WORK REQUEST | A faithful copy is needed of the lines below from the one with "サングランデセレステージ 外観" up to and including the one with "Di Pelabuhan Ini, Jadwal"; set it down with no pictures and no other lines.

○ ○ ○ ○

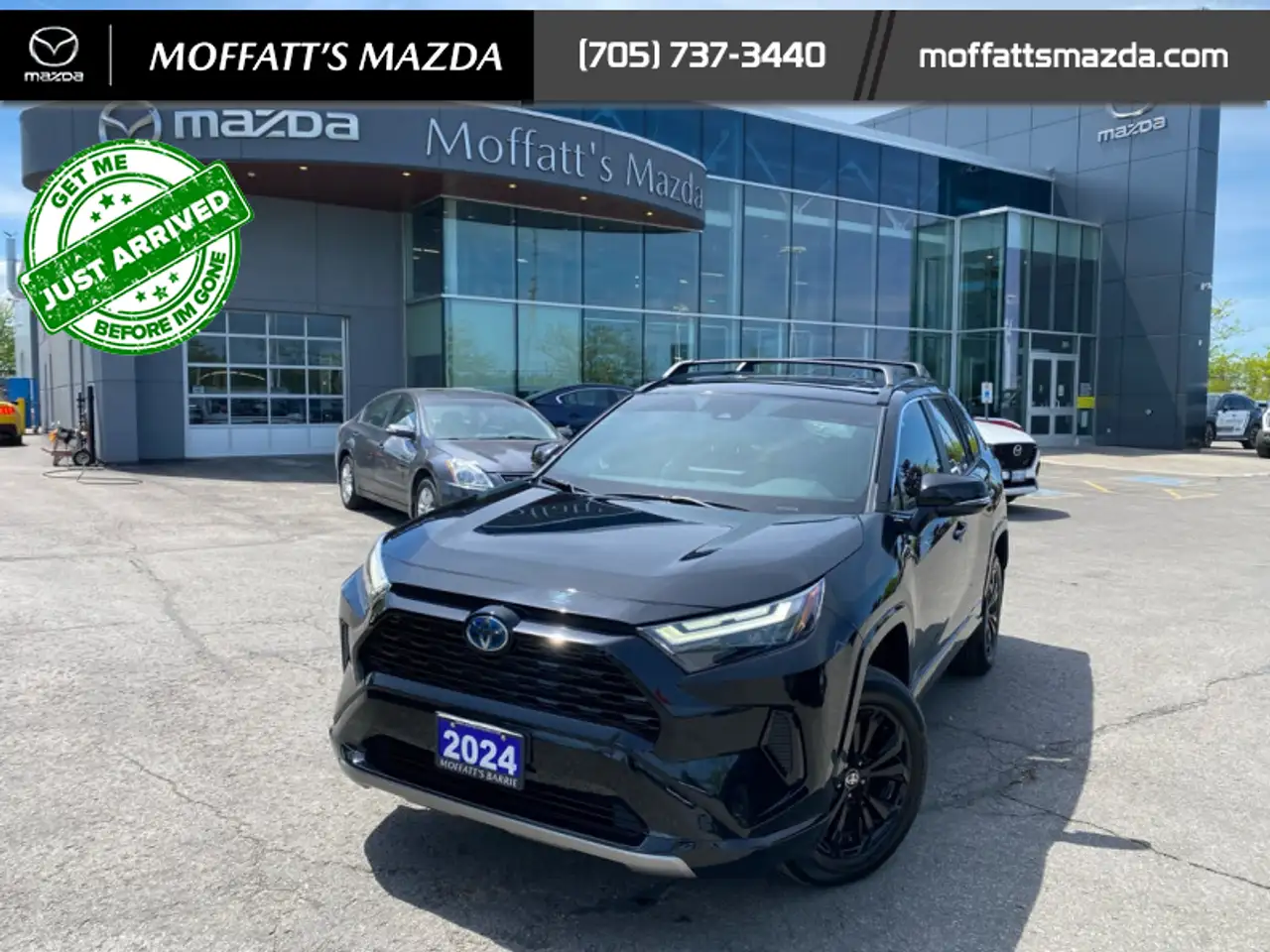 2024 Toyota RAV4 SE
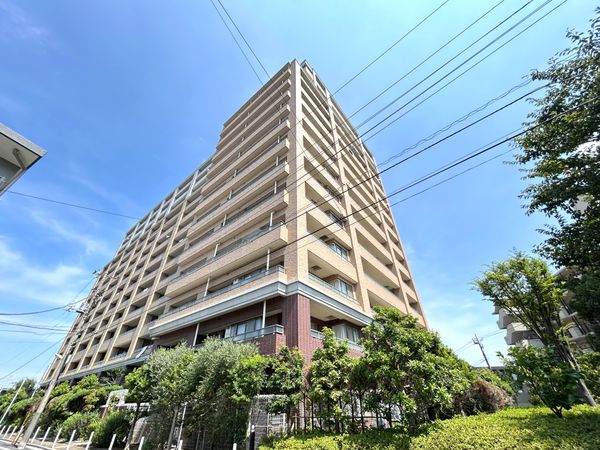 サングランデセレステージ 外観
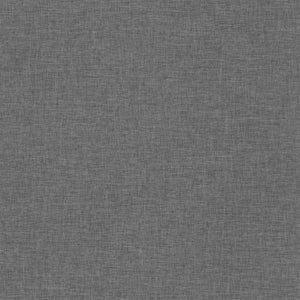 vidaXL Dining Chairs 2 pcs Swivel Light Grey Fabric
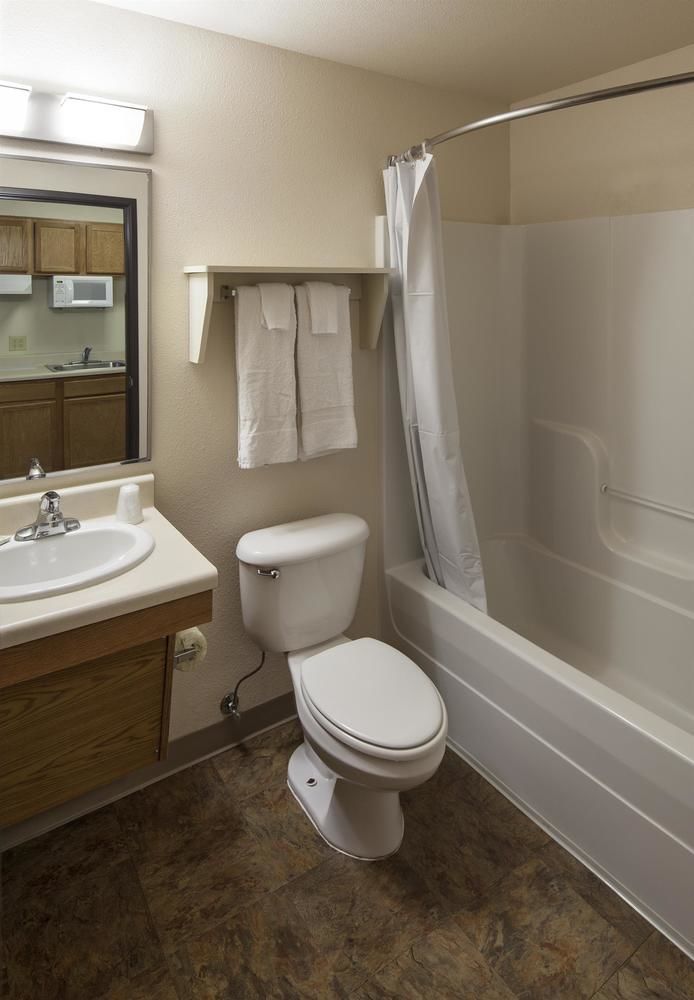 Extended Stay America - Select Suites Indianapolis - Plainfield Exteriér fotografie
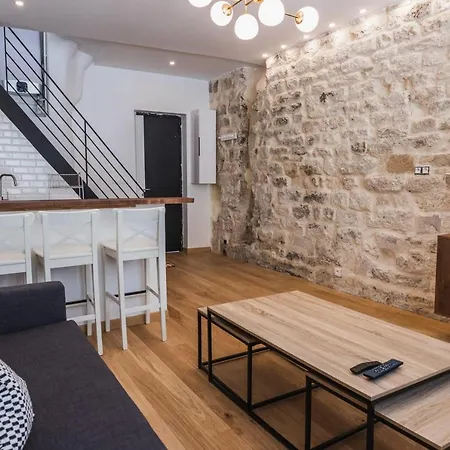 Beautiful Apt Near Republique * Paris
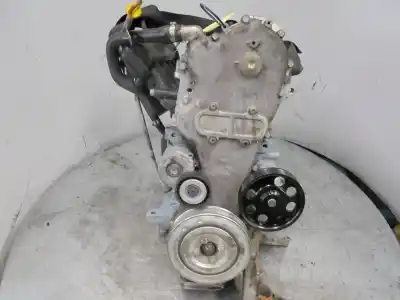 Second-hand car spare part complete engine for fiat panda van (i) (271) 1.3 16v jtd cat oem iam references 169a5000  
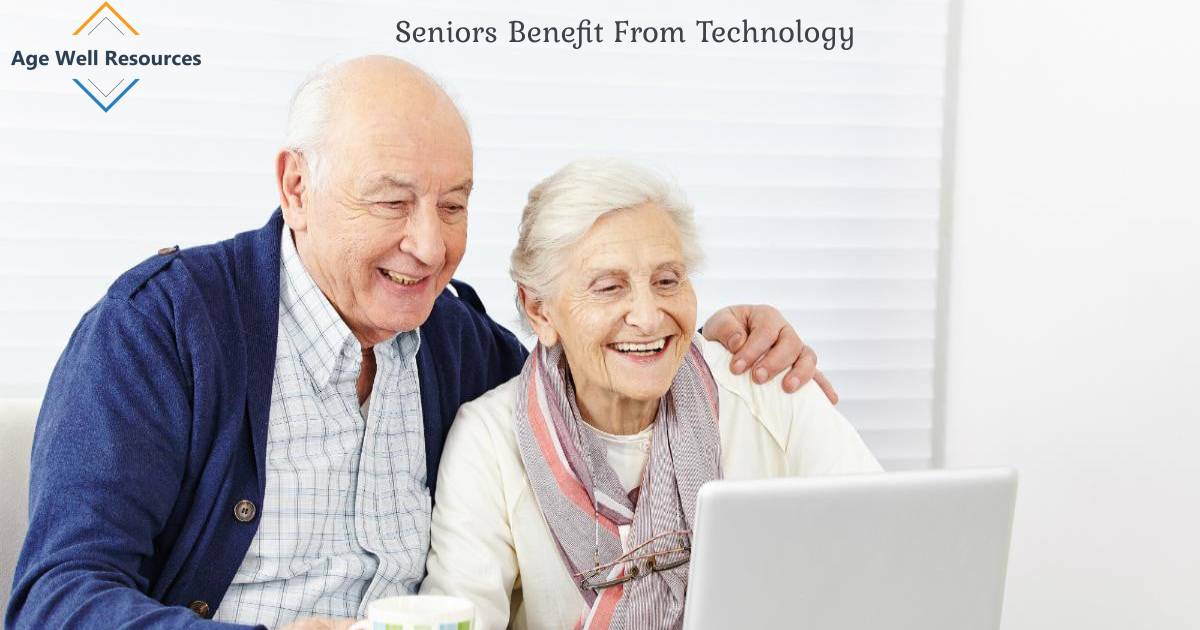 3 Ways Seniors Can Benefit From Technology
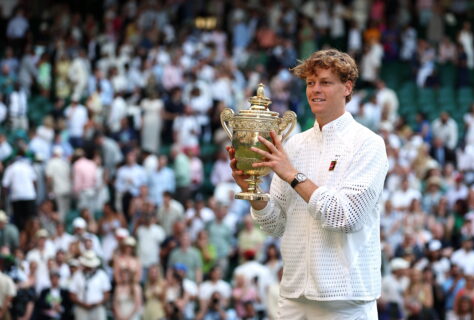 Wimbledon 2026: Jannik Sinner vence a Alexander Zverev en una intensa final y suma su quinto Grand Slam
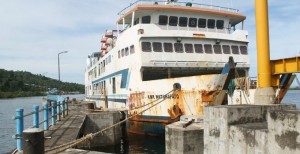 Di Pelabuhan Ini, Jadwal Keberangkatan Molor Berminggu-minggu
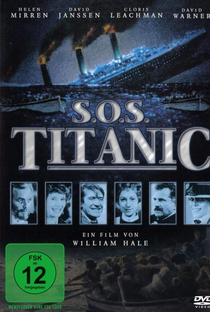 S.O.S Titanic - Poster / Capa / Cartaz - Oficial 6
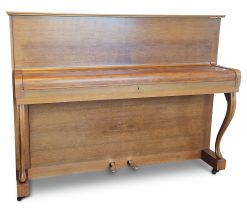 Akustiskt piano, Bechstein modell 116- Pianomagasinet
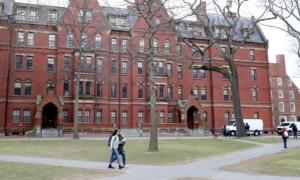 Harvard Responds After Backlash Over Students Blaming Israel for Hamas Attacks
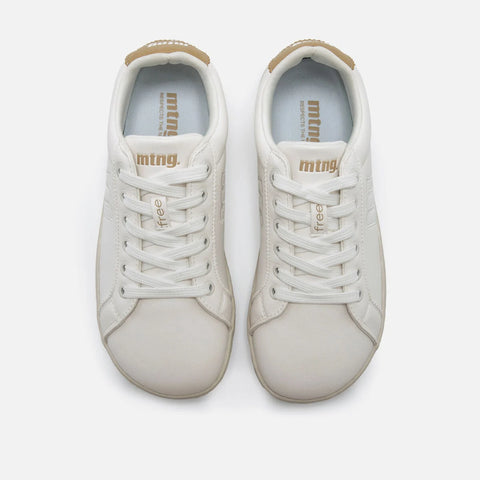 Zapatillas Barefoot Mustang 60837 Murri White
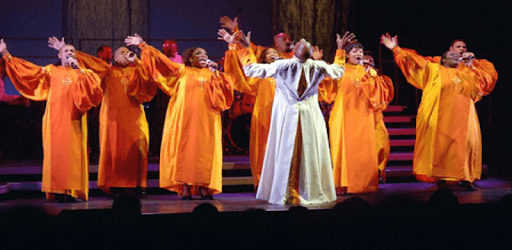 Best Ugandan Gospel Music & Songs PC screenshot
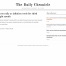 News Digest – HTML5 app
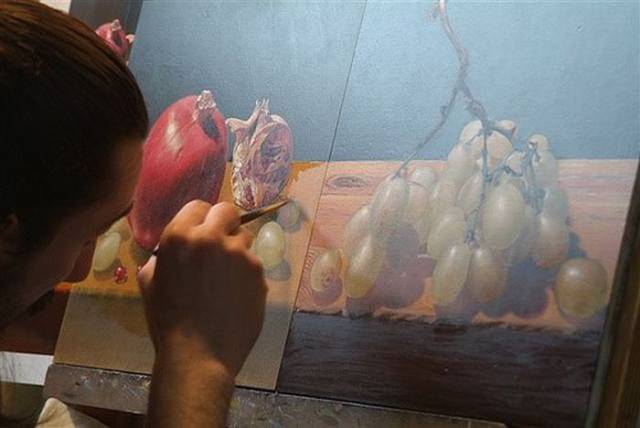 Amazing Hyperrealistic Drawings From Emanuele Dascanio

○ ○ ○ ○

EXERCISE OUTPUT |
 サングランデセレステージ 外観
 vidaXL Dining Chairs 2 pcs Swivel Light Grey Fabric
 Extended Stay America - Select Suites Indianapolis - Plainfield Exteriér fotografie
 Beautiful Apt Near Republique * Paris
 Second-hand car spare part complete engine for fiat panda van (i) (271) 1.3 16v jtd cat oem iam references 169a5000  
 3 Ways Seniors Can Benefit From Technology
 Wimbledon 2026: Jannik Sinner vence a Alexander Zverev en una intensa final y suma su quinto Grand Slam
 Di Pelabuhan Ini, Jadwal Keberangkatan Molor Berminggu-minggu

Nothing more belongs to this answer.